▸ WORK TO COMPLETE
In the news article below on Medvedev's meeting with Muslim leaders, copy word for word the part that opens with the words containing "The Russian Federation" and closes with "predominantly Orthodox population.".

▸ SOURCE
***

Russia Seeks Muslim Help to Fight Extremism

Moscow, July 18: In the first-ever visit by a sitting president to a Muslim worship place, Russian President Dmitry Medvedev has met with Muslim leaders, asking for their help in promoting Islamic tolerance against extremism.
“It (extremism) destabilizes the situation in our country and we are obliged to take all the necessary measures to neutralize it,” Medvedev told 12 Muslim muftis in the Congregational Mosque, Reuters reported Thursday, July 16.

“In these conditions our crucial joint task is to spread the ideas of tolerance and acceptance of other faiths.”

Medvedev praised Muslim contributions in Russian society, noting that 57 of Russia’s 182 different ethnic groups are Muslims.

“Muslim religious organizations make important contributions to supporting civil order, to providing spiritual and moral guidance to an enormous number of people, and to fighting extremism and xenophobia,” he said.

“This is an important indicator of the importance of Islam in our country.”

Built in 1904, the Congregational Mosque is regarded the oldest Muslim worship place in Russia.

The Russian Federation is home to some 23 million Muslims in the north of the Caucasus and southern republics of Chechnya, Ingushetia and Dagestan.

Islam is Russia’s second-largest religion representing roughly 15 percent of its 145 million predominantly Orthodox population.

New Era

Medvedev’s initiative drew a swift welcome from Muslim leaders.

“We thank you for helping the Muslim brotherhood by visiting Dagestan and Ingushetia,” Ravil Gaynutdin, the head Mufti of Russia, told Medvedev.

“We Muslims in Russia want dialogue with the Russian Orthodox Church.”

***

▸ SUPPLIED RECORDS
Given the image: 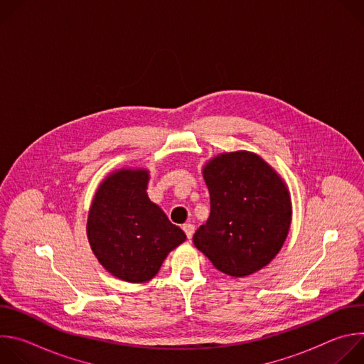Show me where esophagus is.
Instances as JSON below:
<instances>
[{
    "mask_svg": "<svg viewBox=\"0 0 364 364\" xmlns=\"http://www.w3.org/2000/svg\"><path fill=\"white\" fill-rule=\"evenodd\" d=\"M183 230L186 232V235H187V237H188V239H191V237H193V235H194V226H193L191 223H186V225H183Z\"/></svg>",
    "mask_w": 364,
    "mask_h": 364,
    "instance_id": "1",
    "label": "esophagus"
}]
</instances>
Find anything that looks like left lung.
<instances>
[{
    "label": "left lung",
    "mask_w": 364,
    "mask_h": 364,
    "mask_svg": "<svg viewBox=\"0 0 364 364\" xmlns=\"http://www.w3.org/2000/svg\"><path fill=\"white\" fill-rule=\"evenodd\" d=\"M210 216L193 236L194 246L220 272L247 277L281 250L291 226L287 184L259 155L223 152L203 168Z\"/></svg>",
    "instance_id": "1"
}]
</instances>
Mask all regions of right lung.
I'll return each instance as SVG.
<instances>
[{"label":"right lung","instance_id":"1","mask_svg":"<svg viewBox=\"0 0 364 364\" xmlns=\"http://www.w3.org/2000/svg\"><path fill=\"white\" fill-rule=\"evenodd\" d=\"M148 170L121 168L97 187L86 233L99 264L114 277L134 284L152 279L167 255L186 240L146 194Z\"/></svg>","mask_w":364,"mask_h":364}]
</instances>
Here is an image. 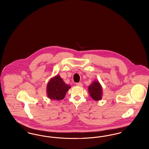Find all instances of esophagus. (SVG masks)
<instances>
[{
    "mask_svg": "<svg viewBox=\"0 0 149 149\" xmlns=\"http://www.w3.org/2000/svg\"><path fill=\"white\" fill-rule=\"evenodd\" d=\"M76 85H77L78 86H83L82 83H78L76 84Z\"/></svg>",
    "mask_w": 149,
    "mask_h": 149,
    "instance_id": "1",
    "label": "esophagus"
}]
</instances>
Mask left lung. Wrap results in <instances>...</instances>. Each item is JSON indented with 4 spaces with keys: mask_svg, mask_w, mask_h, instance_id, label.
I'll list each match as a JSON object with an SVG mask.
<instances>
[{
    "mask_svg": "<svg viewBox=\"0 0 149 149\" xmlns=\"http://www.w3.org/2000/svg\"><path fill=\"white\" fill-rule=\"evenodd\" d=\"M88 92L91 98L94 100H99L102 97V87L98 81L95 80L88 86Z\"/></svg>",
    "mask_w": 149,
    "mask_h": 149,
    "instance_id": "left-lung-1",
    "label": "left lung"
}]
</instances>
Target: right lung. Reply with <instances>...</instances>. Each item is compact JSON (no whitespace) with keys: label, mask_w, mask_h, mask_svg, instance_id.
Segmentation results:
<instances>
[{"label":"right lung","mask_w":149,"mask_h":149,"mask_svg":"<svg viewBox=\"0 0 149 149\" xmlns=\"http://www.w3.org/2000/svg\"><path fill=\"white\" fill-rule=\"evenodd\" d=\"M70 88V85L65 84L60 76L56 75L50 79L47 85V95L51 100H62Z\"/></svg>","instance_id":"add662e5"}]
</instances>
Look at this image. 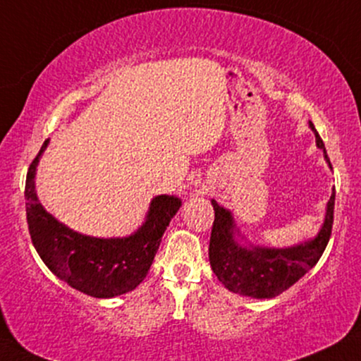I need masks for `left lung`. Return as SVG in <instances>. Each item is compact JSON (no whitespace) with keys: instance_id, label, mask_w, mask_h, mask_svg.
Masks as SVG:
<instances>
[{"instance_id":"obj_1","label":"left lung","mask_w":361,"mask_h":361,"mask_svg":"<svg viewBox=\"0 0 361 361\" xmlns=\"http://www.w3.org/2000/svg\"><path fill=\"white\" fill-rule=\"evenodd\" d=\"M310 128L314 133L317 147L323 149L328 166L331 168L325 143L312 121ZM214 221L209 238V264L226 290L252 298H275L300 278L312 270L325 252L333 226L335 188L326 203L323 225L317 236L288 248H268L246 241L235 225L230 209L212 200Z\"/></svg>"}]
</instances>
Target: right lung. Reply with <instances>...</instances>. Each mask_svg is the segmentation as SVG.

***

▸ TASK ANSWER
The Russian Federation is home to some 23 million Muslims in the north of the Caucasus and southern republics of Chechnya, Ingushetia and Dagestan.

Islam is Russia’s second-largest religion representing roughly 15 percent of its 145 million predominantly Orthodox population.